Sufficiently sated, I was ready for a big day on the road, and the next morning I rode much higher into the mountains, at one point traversing a pass more than 16,000 feet up—so high that, when we stopped to inspect the craft items sold by colourful local women along the roadside, the extremely thin air caused me to feel dizzy and confused. We dropped over the other side of the cordillera and into the Colca Valley, a stunning region filled with picturesque, 16th century villages, lined with hulking, snow-capped volcanoes and remarkable terraced slopes that were created and agriculturally cultivated by a pre-Incan civilization (it’s not surprising that Mario Vargas Llosa called Colca “the Valley of Wonders”).
Bumping along a dusty road clinging to the flanks of the mountains, we arrived at a true national treasure—the Colca Canyon, twice as deep as the Grand Canyon and home to the majestic Andean condor, an unmistakable symbol of Peru. Joining the crowd gathered at a landmark called the Condor Cross, we thrilled at the sight of the giant birds, which swooped over the great depths of the canyon, riding its warm updrafts with their ten-plus-foot wingspans. Although you could hear a pin drop amongst the amassed observers, the haunting tune of the Flight of the Condor on pan flute played in the back of my mind as I watched the smooth, languid, awe-inspiring flight of these birds.

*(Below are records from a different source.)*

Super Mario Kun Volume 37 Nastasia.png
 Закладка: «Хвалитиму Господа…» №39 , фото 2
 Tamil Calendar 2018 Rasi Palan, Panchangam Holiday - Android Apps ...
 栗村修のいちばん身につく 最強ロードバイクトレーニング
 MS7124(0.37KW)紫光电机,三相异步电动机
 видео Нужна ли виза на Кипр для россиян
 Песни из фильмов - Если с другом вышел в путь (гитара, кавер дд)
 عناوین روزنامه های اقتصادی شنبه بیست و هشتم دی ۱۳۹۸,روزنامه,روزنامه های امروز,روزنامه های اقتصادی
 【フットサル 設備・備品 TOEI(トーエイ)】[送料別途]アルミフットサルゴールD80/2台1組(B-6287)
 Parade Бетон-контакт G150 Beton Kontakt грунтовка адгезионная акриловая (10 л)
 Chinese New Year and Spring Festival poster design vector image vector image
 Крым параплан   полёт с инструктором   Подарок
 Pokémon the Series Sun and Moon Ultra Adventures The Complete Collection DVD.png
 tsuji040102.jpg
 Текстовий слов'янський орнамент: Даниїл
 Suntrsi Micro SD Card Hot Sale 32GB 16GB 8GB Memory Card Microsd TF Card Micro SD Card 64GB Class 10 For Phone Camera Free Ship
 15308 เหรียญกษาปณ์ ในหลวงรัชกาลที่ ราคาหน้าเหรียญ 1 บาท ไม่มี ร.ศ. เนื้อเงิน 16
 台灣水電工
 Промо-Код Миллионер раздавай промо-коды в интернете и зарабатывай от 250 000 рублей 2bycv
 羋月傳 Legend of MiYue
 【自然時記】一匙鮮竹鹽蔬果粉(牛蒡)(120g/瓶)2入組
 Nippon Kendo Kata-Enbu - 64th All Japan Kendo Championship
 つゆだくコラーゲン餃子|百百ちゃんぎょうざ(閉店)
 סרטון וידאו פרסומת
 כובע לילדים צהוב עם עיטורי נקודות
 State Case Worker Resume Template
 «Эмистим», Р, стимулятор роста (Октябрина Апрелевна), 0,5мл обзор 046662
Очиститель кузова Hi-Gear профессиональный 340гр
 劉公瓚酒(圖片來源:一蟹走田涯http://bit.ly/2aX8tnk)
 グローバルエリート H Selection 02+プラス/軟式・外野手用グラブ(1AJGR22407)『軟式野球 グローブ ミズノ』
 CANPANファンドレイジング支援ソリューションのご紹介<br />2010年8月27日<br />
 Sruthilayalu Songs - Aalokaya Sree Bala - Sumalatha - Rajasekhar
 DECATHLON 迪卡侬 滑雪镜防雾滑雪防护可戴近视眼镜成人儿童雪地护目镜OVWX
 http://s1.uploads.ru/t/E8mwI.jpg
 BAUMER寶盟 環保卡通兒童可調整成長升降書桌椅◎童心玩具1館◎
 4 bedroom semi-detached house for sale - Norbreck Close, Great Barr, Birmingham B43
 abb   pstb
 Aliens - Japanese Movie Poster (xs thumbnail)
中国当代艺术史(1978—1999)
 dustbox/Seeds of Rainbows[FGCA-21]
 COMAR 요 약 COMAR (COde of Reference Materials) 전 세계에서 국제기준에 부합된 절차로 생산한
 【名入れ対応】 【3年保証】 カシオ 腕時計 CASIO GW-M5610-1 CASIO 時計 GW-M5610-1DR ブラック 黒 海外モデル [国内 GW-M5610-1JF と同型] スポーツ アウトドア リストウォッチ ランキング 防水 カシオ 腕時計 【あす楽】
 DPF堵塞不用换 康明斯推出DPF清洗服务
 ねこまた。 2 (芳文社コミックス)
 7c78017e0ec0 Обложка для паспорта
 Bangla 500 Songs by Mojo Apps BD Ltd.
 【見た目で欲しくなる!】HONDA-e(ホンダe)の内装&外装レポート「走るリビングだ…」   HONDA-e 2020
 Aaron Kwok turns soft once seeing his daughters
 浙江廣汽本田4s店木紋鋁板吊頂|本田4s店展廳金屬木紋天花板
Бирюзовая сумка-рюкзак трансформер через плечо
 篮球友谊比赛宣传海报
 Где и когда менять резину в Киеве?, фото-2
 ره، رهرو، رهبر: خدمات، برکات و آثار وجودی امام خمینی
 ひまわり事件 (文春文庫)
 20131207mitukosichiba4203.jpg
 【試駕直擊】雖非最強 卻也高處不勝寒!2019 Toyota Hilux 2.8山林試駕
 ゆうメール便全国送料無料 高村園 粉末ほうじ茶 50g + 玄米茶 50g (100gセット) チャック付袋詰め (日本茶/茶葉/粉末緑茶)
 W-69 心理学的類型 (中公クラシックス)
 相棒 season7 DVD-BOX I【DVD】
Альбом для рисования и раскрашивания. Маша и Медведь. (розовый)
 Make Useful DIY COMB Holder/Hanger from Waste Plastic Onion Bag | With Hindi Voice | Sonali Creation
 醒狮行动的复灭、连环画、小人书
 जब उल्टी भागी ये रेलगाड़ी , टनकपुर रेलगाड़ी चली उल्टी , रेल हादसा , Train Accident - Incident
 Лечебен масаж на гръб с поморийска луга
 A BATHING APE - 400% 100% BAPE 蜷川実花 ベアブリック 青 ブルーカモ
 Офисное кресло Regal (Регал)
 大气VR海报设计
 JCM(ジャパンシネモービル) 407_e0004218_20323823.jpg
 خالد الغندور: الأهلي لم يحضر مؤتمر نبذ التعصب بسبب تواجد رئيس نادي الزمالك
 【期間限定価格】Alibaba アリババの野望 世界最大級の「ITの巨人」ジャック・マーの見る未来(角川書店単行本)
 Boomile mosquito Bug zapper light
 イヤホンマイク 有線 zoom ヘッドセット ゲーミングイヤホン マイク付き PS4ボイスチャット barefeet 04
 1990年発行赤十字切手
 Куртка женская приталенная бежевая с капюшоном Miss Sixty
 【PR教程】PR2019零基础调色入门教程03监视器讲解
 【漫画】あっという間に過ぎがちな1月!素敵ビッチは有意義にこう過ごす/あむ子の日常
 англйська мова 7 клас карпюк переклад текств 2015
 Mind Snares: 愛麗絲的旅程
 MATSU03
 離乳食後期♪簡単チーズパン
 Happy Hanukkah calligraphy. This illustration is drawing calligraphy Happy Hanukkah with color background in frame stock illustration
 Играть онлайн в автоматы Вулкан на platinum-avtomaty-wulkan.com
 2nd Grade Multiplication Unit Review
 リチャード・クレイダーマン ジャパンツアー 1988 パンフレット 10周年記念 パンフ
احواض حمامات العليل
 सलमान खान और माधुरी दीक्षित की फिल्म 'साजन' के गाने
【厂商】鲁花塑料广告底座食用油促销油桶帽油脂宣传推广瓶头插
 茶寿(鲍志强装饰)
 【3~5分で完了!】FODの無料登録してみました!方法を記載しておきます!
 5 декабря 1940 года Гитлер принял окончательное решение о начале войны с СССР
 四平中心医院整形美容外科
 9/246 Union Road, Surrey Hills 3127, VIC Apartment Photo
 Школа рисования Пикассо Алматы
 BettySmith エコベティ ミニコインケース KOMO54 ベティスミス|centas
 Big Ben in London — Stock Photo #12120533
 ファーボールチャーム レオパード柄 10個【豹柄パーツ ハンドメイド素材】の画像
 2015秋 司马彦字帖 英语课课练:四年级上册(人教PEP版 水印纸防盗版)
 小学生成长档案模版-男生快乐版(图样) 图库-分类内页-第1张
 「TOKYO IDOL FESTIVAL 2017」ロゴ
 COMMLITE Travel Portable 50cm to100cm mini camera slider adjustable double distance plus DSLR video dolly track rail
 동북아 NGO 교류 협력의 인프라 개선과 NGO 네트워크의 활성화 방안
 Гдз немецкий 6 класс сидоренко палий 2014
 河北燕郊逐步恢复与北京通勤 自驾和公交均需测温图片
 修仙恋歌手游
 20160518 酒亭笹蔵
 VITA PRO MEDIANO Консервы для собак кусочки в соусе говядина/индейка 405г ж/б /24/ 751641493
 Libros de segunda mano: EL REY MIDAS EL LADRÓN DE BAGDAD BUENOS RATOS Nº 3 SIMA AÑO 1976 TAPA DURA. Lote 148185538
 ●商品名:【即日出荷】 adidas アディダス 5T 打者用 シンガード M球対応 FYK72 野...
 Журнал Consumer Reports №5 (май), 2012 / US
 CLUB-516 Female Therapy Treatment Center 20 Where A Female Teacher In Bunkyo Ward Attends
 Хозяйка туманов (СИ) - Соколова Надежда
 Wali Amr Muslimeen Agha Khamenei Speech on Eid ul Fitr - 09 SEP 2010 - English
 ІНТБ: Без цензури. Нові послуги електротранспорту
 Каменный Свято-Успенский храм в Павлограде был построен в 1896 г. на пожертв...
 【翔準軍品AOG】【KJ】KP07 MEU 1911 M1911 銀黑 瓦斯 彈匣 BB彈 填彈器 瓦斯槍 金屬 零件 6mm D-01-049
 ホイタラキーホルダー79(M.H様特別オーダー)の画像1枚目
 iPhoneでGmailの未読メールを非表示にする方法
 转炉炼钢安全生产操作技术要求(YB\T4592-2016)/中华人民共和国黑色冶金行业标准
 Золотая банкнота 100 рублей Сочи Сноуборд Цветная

But no trip to Peru would be complete without a trip to Machu Picchu. On one of my final days in the country I travelled there, taking the first-class route—an Orient-Express train to the base, and a chartered bus to the top. And it was magnificent. It was everything that I expected it to be. But instead of the sum total of my experiences, it was the conclusion, the final curtain on a diverse and wonderful adventure.